(Stored data)

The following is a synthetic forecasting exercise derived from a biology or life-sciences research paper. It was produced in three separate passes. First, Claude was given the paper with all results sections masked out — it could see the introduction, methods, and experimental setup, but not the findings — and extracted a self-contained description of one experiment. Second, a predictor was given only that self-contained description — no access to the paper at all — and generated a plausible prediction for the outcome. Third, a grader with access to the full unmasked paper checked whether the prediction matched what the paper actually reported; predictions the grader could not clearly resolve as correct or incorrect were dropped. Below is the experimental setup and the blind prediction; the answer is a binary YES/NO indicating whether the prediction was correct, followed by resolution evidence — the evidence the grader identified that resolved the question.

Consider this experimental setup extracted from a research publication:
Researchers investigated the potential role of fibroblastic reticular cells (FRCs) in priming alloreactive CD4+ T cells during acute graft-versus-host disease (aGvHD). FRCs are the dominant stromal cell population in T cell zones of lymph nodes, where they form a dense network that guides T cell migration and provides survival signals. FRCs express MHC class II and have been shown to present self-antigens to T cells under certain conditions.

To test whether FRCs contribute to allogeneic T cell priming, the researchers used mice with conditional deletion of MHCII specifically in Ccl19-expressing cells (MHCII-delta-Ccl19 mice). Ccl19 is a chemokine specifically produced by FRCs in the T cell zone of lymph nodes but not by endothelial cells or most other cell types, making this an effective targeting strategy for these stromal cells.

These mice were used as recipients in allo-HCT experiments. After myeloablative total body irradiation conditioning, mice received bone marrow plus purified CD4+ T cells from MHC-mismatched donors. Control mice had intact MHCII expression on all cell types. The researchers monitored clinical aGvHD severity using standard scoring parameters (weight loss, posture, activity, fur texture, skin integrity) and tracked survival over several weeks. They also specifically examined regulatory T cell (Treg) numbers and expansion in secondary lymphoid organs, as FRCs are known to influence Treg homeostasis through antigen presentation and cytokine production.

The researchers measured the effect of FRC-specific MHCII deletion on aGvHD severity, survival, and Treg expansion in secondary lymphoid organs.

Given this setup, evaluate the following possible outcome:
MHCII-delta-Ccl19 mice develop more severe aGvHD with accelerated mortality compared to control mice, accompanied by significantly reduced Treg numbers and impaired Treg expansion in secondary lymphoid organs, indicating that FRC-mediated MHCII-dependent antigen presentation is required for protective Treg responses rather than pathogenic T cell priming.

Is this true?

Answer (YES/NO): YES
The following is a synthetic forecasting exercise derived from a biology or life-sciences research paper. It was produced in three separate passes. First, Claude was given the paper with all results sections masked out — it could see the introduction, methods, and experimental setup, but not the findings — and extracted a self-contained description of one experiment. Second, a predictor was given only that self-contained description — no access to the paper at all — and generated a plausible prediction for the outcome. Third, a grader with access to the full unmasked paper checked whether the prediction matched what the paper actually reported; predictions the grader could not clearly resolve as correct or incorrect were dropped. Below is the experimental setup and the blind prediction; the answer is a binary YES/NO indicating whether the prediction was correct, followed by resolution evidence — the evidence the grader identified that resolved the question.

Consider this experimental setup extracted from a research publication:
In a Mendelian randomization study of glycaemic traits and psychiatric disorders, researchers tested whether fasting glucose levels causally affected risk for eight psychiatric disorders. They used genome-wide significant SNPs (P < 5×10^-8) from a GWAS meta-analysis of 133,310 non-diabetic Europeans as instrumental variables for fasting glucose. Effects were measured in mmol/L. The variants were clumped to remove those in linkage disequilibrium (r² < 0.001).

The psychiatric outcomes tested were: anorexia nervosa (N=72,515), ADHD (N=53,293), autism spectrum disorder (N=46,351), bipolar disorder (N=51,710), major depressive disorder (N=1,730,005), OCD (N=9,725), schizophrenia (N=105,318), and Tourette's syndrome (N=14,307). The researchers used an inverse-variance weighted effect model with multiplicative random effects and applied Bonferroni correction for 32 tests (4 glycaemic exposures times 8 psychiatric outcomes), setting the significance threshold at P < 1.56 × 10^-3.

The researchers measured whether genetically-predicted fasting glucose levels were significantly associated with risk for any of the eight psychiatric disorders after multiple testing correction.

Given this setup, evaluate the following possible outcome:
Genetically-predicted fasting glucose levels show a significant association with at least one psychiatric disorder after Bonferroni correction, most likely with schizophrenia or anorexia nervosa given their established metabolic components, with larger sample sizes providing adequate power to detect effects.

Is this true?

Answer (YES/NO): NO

_Exercise aim_
Copy the lines above exactly, from the very first through the one containing "Researchers investigated the", and include no other line.

_Task result_
The following is a synthetic forecasting exercise derived from a biology or life-sciences research paper. It was produced in three separate passes. First, Claude was given the paper with all results sections masked out — it could see the introduction, methods, and experimental setup, but not the findings — and extracted a self-contained description of one experiment. Second, a predictor was given only that self-contained description — no access to the paper at all — and generated a plausible prediction for the outcome. Third, a grader with access to the full unmasked paper checked whether the prediction matched what the paper actually reported; predictions the grader could not clearly resolve as correct or incorrect were dropped. Below is the experimental setup and the blind prediction; the answer is a binary YES/NO indicating whether the prediction was correct, followed by resolution evidence — the evidence the grader identified that resolved the question.

Consider this experimental setup extracted from a research publication:
Researchers investigated the potential role of fibroblastic reticular cells (FRCs) in priming alloreactive CD4+ T cells during acute graft-versus-host disease (aGvHD). FRCs are the dominant stromal cell population in T cell zones of lymph nodes, where they form a dense network that guides T cell migration and provides survival signals. FRCs express MHC class II and have been shown to present self-antigens to T cells under certain conditions.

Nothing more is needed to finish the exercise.